Excess Success – Research Practices in Psychology
A new paper adds to the continuing discussion of research practices in psychology. The paper (citation below), in press at Psychonomic Bulletin and Review by Gregory Francis, analyzes the last several years of published papers in Psychological Science, a premier outlet in psychology, and in essence asks if there is “too much success” in the reported studies.
The analysis uses the “test for excess significance” (TES) (Ioannidis & Trikalinos, 2007). The intuition is that if you run a number of experiments – N – measuring an effect of a certain size, then it is possible to compute how likely getting N rejections of the null is for all N experiments. So, if the odds of getting an effect are, say, one in three, given the power to find the effect, then the chances of getting two such effects is the product of this probability, or one in nine. If one finds more successful rejections of the null than one would expect, given the power to reject the null, this suggests that something is amiss. From the analysis alone one can’t say where the excess success comes from, only that there is a bias in favor of positive results. According to Francis, the cutoff for the value of the TES is 0.1. As he puts it: “A power probability below this criterion suggests that the experiment set should be considered biased, and the results and conclusions are treated with skepticism.”

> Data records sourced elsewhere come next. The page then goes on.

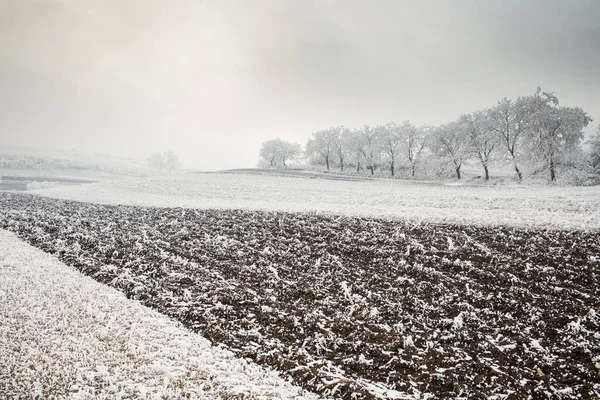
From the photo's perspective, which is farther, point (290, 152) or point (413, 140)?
point (290, 152)

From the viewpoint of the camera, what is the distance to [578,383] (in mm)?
6047

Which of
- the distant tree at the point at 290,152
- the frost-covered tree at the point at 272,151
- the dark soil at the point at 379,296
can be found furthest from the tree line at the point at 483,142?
the dark soil at the point at 379,296

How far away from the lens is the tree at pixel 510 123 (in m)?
47.1

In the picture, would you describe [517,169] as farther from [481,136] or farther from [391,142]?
[391,142]

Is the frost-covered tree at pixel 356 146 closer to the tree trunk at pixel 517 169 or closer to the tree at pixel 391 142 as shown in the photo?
the tree at pixel 391 142

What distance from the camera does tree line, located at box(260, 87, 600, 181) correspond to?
41688 millimetres

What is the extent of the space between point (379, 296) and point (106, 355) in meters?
7.78

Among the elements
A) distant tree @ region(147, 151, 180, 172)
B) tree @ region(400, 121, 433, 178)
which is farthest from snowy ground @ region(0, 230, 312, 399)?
distant tree @ region(147, 151, 180, 172)

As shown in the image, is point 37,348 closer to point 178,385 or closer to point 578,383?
point 178,385

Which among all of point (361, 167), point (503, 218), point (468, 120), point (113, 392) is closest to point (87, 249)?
point (113, 392)

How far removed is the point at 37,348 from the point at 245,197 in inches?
1015

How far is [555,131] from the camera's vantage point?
1657 inches

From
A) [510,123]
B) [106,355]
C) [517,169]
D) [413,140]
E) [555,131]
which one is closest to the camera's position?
[106,355]

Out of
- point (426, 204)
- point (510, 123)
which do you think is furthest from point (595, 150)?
point (426, 204)
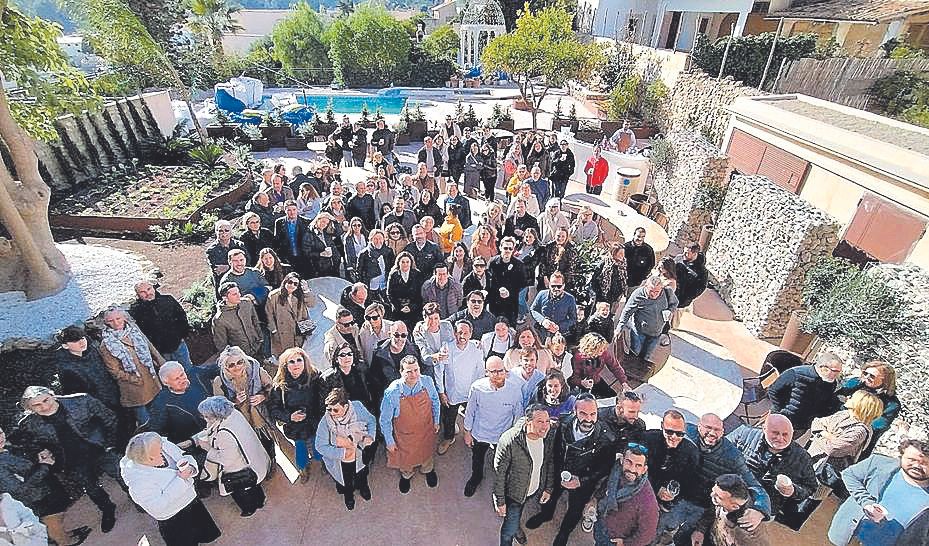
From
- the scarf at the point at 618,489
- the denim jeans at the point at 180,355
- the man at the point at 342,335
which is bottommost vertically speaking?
the denim jeans at the point at 180,355

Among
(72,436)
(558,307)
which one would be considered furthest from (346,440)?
(558,307)

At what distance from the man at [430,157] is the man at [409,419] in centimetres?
779

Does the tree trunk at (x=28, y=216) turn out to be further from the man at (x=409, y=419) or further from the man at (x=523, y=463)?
the man at (x=523, y=463)

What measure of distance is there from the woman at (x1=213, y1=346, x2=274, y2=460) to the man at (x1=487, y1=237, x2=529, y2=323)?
9.35ft

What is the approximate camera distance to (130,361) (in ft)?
14.9

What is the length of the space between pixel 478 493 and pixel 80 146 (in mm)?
13011

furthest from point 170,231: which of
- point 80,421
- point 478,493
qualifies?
point 478,493

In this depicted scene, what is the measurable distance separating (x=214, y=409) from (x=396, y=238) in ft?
10.9

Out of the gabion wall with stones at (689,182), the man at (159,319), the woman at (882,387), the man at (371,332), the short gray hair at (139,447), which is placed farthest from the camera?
the gabion wall with stones at (689,182)

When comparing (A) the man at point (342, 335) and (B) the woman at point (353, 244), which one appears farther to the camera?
(B) the woman at point (353, 244)

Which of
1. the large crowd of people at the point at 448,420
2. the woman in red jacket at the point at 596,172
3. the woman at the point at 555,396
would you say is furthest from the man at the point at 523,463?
the woman in red jacket at the point at 596,172

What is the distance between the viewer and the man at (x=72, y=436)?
145 inches

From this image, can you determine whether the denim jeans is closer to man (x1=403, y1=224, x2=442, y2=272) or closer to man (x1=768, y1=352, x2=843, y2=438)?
man (x1=403, y1=224, x2=442, y2=272)

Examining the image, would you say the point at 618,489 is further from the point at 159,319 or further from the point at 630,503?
the point at 159,319
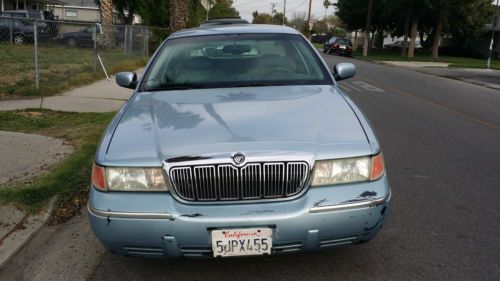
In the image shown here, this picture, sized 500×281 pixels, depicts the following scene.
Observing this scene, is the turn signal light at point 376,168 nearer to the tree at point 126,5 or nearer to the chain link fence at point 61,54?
the chain link fence at point 61,54

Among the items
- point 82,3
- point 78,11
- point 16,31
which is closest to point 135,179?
point 16,31

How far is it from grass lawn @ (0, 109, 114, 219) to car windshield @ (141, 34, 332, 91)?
132 cm

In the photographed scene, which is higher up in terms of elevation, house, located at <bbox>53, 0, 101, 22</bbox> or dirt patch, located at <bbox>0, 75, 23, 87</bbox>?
house, located at <bbox>53, 0, 101, 22</bbox>

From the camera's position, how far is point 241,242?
2.89 m

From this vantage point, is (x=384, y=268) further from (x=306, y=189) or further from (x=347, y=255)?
(x=306, y=189)

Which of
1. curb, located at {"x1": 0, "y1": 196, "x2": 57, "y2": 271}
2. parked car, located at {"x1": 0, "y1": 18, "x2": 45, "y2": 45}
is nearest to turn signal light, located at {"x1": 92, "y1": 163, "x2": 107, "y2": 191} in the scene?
curb, located at {"x1": 0, "y1": 196, "x2": 57, "y2": 271}

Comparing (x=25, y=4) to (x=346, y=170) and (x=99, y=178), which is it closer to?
(x=99, y=178)

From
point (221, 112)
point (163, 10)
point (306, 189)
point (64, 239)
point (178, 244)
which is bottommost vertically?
point (64, 239)

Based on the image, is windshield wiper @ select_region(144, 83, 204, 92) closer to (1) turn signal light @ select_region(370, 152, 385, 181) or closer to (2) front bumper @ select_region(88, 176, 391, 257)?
(2) front bumper @ select_region(88, 176, 391, 257)

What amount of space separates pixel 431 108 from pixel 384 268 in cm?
829

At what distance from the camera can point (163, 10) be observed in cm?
2972

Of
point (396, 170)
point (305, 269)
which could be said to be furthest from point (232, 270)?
point (396, 170)

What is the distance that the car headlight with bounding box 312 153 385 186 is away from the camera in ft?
9.75

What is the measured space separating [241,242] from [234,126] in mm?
737
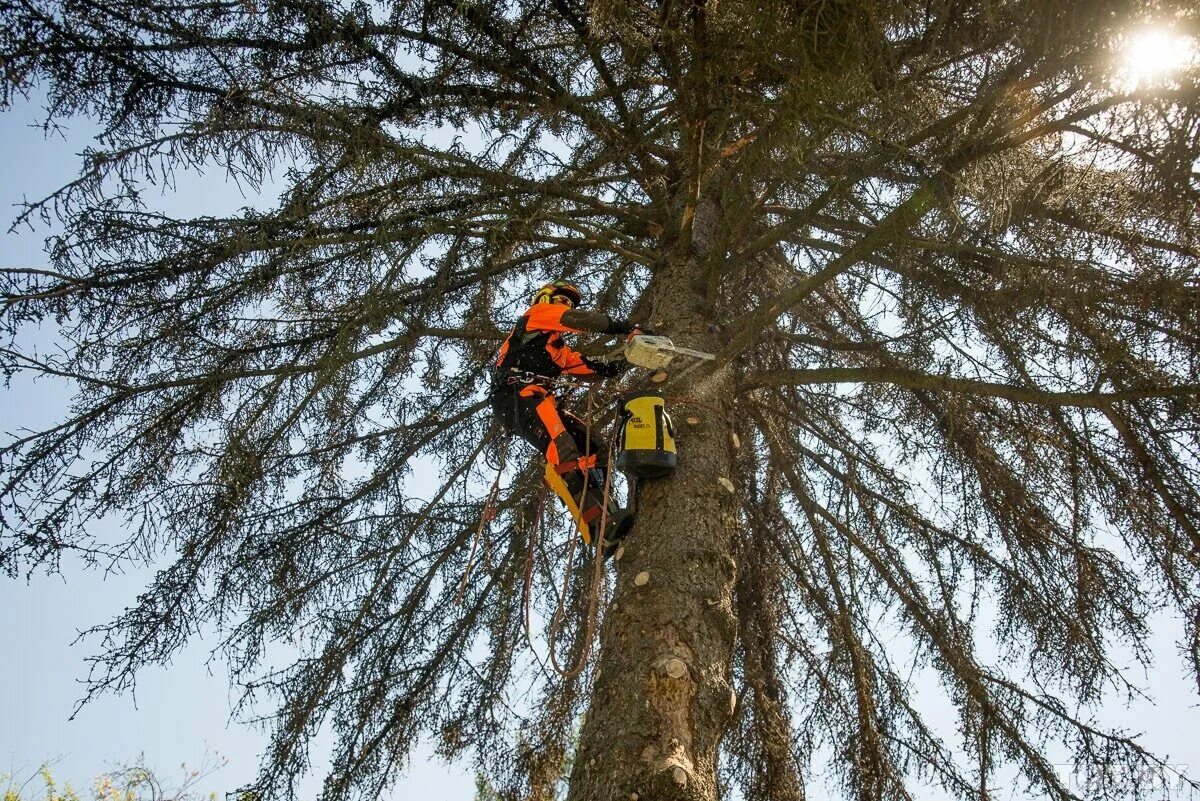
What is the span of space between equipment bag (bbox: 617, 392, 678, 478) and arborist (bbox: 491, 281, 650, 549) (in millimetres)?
323

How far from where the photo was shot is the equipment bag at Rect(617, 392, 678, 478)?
3760 mm

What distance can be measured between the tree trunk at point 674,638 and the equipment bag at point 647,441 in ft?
0.38

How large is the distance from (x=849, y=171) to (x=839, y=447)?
2144 mm

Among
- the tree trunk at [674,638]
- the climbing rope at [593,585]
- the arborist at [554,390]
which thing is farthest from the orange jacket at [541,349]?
the tree trunk at [674,638]

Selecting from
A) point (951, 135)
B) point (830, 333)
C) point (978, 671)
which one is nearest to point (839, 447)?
point (830, 333)

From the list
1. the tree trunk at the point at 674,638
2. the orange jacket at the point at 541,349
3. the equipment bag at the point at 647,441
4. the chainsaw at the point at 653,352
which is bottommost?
the tree trunk at the point at 674,638

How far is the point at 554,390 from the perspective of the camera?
15.4ft

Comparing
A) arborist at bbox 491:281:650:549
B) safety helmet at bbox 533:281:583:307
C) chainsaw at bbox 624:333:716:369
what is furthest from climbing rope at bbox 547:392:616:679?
safety helmet at bbox 533:281:583:307

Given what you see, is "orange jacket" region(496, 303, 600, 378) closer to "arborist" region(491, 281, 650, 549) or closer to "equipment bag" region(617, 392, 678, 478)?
"arborist" region(491, 281, 650, 549)

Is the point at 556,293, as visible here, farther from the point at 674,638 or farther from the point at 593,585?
the point at 674,638

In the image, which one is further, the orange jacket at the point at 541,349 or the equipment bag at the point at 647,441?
the orange jacket at the point at 541,349

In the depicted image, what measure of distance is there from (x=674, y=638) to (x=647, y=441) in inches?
32.8

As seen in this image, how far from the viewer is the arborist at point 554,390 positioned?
4.29 meters

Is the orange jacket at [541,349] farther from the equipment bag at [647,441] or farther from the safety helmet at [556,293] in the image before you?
the equipment bag at [647,441]
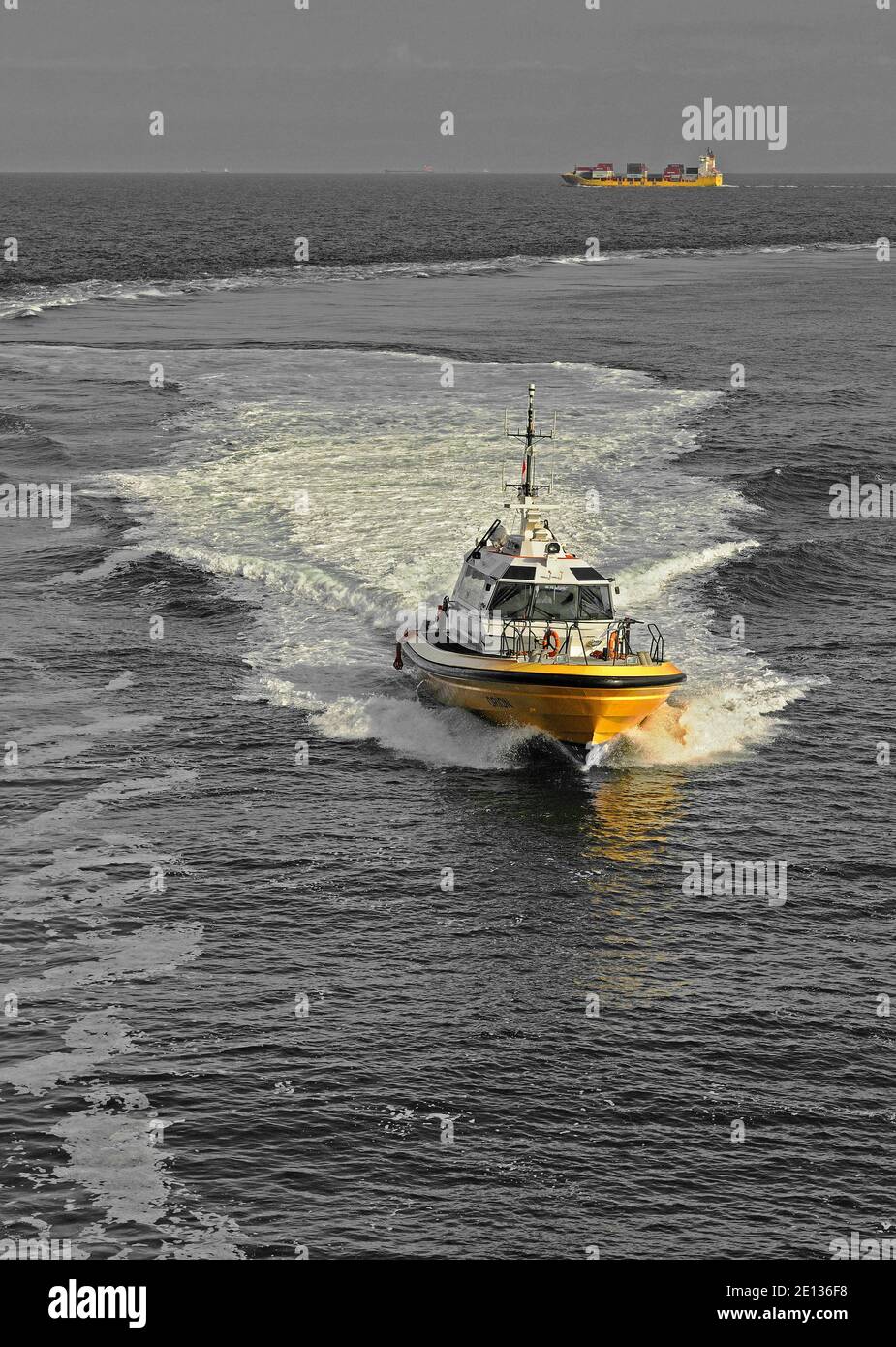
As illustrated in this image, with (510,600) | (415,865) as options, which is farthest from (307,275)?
(415,865)

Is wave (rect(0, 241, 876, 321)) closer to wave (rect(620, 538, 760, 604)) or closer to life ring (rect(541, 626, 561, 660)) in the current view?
wave (rect(620, 538, 760, 604))

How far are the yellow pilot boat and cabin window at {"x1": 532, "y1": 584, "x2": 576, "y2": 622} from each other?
23 mm

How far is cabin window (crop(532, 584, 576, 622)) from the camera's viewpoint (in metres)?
37.7

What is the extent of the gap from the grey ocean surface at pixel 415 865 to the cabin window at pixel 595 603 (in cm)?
281

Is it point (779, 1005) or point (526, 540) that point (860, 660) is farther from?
point (779, 1005)

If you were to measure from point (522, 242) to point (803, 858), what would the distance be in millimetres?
146205

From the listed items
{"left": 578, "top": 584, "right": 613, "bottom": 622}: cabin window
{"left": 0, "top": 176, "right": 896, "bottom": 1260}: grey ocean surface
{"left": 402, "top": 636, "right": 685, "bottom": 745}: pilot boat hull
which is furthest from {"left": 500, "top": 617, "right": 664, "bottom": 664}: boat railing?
{"left": 0, "top": 176, "right": 896, "bottom": 1260}: grey ocean surface

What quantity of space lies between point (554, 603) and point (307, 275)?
97523 millimetres

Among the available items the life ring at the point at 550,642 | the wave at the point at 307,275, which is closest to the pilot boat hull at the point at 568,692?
the life ring at the point at 550,642

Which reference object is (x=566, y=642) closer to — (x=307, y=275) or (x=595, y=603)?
(x=595, y=603)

He ran the TES on published papers in Psychological Science between the years 2009 and 2012 (inclusive) that reported four studies or more – the minimum number for the TES analysis – and found that 82% of the 44 paper that met the inclusion criteria had values less than the cutoff value, suggesting a substantial degree of “excess success” in the journal.
I’m confident that the paper will stimulate a great deal of discussion. My interest for the remainder of this post is in a possible pattern in the TES data. When I first read the paper, my eye was caught (slightly ironically) by the short title of one of the papers investigated, The Wolfpack Effect, by my friend Brian Scholl and colleagues, which I wrote a little post about around the time it came out. This paper was one of the eight that surpassed the .1 threshold.
I looked a bit more closely into some of the others that similarly had TES values above .1. The largest TES value, .426, was also in the area of perception, looking at how people can quickly assign stimuli to categories (e.g., “animal”). The next largest TES value, .348, was another perceptual study, having to do with the way that objects are represented in the visual system. Two other papers had to do with, first, another effect in vision – how the color of light affects visual processing of fear-inducing stimuli – and, second, an effect in audition.
So five of the eight successes, as indexed by TES, are from the field of perception. The other three were not, having to do with predictors of subjective well-being, reducing prejudice, and appreciation of others’ help. One paper in the area of perception – about visual rivalry – didn’t fare as well. Neither did a paper looking at the possibility that people see objects they want as being closer to them.
So perception didn’t run the table, but, still, without looking very closely at all the papers in question, it seemed to me that the low-to-medium level perception work distinguished itself in the analyses. (I might add that another paper I posted about, didn’t do as well as the Scholl work.) The balance of the papers covered a fairly wide range of topics. To take just two to illustrate, one paper (TES = .041) presented six studies that purported to show that “[h]andling money (compared with handling paper) reduced distress over social exclusion and diminished the physical pain of immersion in hot water.” A second paper (TES = .036) purported to show that when “religious themes were made implicitly salient, people exercised greater self-control, which, in turn, augmented their ability to make decisions in a number of behavioral domains that are theoretically relevant to both major religions and humans’ evolutionary success.”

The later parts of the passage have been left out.